Why the coronavirus lockdown is a great opportunity to strengthen family ties
In the coming days, many families around the world will be obliged to confine themselves to their homes to prevent the spread of the COVID-19 virus.
Such quarantines have occurred frequently throughout history, and our ancestors took advantage of the situation to engage activities normal life would have limited. For example, Bocaccio tells us in The Decameron how in 14th century Italy a group of young people sought refuge in a villa on the outskirts of Florence to shelter from the plague. They spent their time telling each other stories that have been immortalized in painting, cinema and literature down through the ages.
My purpose in this short article is to offer some suggestions for parents who are going to be in very close contact with their children over the coming weeks, based on my experience as an educator.
First of all, this quarantine is a marvelous opportunity to strengthen family ties, to get to know your children better, and also for them to get to know you better. It is an occasion to share your values and your world view.
As with all types of confinement, close contact within a limited space with others will inevitably lead to friction. As a parent, is essential to be patient, to avoid frequent reprimands or overreacting. The goal here is for the family to feel at ease rather than in a state of permanent tension.

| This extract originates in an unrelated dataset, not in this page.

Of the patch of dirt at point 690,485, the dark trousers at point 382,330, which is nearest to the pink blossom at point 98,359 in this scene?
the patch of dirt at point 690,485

Give some thought on how to establish mechanisms to resolve conflict, for example agreeing that all disputes must be cleared up within a minute.
Children enjoy sharing tasks with their elders, even if it might not seem like it. Spending time together, parents on work, children on their homework, reinforces the habit of study. Your children will copy your ability to focus and dedicate themselves to completing their tasks. Try to be disciplined and avoid procrastinating distractions, which are the main risks of working from home.
The coming weeks will also be an opportunity for other family activities, such as reading books together out loud or encouraging your children to make a presentation on a topic, which can then be discussed. These kinds of initiatives will help provide some continuity with school life.
Group board games are also a good way to entertain the family, relieve tension and get to know each other better. The experts recommend setting a time limit for such games and that all participants understand the rules and not to take it personally if they lose.
Avoid becoming hooked on news, particularly memes and hoaxes on social networks. As with other activities, it’s best to follow one’s usual daily routine of news consumption.
The upside of 21st century life is that technology can reduce our sense of isolation, making it easier for us to communicate with friends and family, work from home, and even attend courses via our computers.
Some schools and universities have already moved to online teaching, and you can facilitate your children’s access and supervise their activities: it’s advisable to limit the time children spend online, whether it’s playing video games or chatting on social networks, rather than leaving them in the hands of Alexa or Siri.
As educators, we are responsible for other people’s children—in loco parentis—but in the coming weeks, that role will be yours. Perhaps this crisis will bring home to us what British philosopher John Locke pointed out almost four centuries ago: the primary educators of children, especially in the early stages of personal development, are still the parents.